START SUPPLIED PASSAGE

Blog
How We Solved a PII Redaction Problem at Scale
Like most real problems, it was a combination of AI, deterministic programming, and human in the loop review.
We recently had to solve a very specific problem: redact personally identifiable information from a large backlog of unstructured narratives so the data could be safely used.
The scale made this a non-trivial problem, AI tools or not.
The existing crash narrative backlog is about 1.84 million records with an additional ~100k per month. The average narrative is about 650 characters, but a good number exceed 1,000 characters. To redact one record would be simple, but to redact them all is a systems problem rather than a pure technical one.
A straightforward paid redaction service was not realistic. One commercial option we looked at was roughly $1 per record. At this scale, that turns into something close to $1.8 million just to clear the historical backlog. Running every narrative through frontier-model APIs had the same basic problem: even if the per-record cost sounds small, it becomes expensive quickly when multiplied by nearly two million records, and then again for future refreshes.
So we needed something cheaper, repeatable, auditable, and good enough to trust.

END SUPPLIED PASSAGE
START LISTED ENTRIES

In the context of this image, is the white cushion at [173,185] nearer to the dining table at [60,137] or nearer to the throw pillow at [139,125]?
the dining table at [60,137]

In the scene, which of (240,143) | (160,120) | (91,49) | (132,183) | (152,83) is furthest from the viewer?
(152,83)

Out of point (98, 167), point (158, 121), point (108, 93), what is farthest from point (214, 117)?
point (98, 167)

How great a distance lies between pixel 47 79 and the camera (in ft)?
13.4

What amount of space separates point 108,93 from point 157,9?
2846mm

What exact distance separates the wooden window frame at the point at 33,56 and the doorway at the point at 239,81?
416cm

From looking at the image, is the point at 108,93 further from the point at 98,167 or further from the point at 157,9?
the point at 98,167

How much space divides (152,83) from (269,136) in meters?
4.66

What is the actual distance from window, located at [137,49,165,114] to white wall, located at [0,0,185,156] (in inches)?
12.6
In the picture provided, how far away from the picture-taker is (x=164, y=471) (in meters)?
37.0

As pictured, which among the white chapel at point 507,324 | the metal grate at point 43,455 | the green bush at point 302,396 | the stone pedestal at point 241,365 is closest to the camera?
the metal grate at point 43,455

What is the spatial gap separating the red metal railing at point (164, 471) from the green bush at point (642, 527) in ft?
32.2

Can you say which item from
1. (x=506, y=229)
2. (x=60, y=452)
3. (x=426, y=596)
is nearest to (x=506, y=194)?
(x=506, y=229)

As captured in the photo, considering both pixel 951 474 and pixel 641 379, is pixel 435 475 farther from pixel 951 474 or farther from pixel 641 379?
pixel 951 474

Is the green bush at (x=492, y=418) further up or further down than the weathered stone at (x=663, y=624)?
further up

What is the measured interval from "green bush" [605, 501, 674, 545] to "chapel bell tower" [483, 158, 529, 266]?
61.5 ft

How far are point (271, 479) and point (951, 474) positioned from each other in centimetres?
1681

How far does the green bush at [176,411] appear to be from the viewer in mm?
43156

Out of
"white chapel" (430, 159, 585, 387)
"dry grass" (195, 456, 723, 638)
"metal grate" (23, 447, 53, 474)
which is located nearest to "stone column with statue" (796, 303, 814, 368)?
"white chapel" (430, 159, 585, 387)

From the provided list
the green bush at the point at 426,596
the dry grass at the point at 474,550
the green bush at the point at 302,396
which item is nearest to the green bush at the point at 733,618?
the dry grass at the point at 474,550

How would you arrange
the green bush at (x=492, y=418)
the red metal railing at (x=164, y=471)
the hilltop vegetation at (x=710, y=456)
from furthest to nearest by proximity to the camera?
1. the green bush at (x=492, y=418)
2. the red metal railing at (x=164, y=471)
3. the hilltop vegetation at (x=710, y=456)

END LISTED ENTRIES
START LISTED ENTRIES

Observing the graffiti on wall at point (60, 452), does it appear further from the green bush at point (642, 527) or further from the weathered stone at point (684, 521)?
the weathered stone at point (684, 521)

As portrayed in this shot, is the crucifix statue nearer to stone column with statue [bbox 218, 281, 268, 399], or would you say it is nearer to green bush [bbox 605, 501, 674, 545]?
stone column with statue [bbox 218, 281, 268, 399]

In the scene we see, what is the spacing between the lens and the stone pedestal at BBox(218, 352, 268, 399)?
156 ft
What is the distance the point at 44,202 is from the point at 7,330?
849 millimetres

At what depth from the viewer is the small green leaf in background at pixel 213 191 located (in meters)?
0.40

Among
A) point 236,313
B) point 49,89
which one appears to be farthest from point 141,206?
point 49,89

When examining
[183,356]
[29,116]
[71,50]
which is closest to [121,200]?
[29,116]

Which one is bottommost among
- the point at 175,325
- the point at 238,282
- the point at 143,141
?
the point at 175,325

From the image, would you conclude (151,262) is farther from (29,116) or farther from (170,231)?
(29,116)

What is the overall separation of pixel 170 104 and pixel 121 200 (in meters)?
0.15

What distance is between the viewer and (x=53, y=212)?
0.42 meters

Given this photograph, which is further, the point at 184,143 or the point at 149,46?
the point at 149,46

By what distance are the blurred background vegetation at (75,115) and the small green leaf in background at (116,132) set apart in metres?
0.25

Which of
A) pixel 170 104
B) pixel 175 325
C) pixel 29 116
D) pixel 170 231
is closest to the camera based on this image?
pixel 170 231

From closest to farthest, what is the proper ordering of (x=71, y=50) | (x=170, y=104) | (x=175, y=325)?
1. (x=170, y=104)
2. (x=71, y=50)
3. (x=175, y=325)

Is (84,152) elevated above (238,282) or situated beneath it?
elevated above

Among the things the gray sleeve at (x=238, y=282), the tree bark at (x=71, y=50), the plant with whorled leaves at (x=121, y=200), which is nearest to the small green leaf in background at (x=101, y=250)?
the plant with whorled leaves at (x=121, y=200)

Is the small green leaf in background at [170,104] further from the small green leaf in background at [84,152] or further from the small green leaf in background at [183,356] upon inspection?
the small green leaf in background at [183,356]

END LISTED ENTRIES

*ASSIGNMENT A*
Echo the part of the PII redaction write-up from "The scale made" to "for future refreshes." word for word.
*ASSIGNMENT B*
Proceed with the PII redaction write-up, picking up after its final sentence.
The rows are separate material with no connection to the PII redaction write-up.

*RESPONSE BOX A*
The scale made this a non-trivial problem, AI tools or not.
The existing crash narrative backlog is about 1.84 million records with an additional ~100k per month. The average narrative is about 650 characters, but a good number exceed 1,000 characters. To redact one record would be simple, but to redact them all is a systems problem rather than a pure technical one.
A straightforward paid redaction service was not realistic. One commercial option we looked at was roughly $1 per record. At this scale, that turns into something close to $1.8 million just to clear the historical backlog. Running every narrative through frontier-model APIs had the same basic problem: even if the per-record cost sounds small, it becomes expensive quickly when multiplied by nearly two million records, and then again for future refreshes.

*RESPONSE BOX B*
The final design became a hybrid pipeline.
First, we do deterministic redaction with some smart hints from related data. We also tried Microsoft Presidio, but it turned into a layered regex mountain trying to account for the unstructured nature and endless edge cases. And relying on any model, in Presidio or not, trying to guess what a person's name is vs. the name of a street or restaurant is incredibly hard. If we already know the person's name from associated data, it's much better to use that deterministically. The deterministic pass handles the high-confidence, known PII first.
Second, we classify which rows still look risky. Most records did not need an LLM. The risk classifier looks for signs that something may have escaped the deterministic pass, such as remaining name-like context, strong PII cues, driver/license/plate patterns, or person/address context. We trained the classifier on thousands of samples using the walk-forward/holdout technique to know we were converging on a good deterministic solution.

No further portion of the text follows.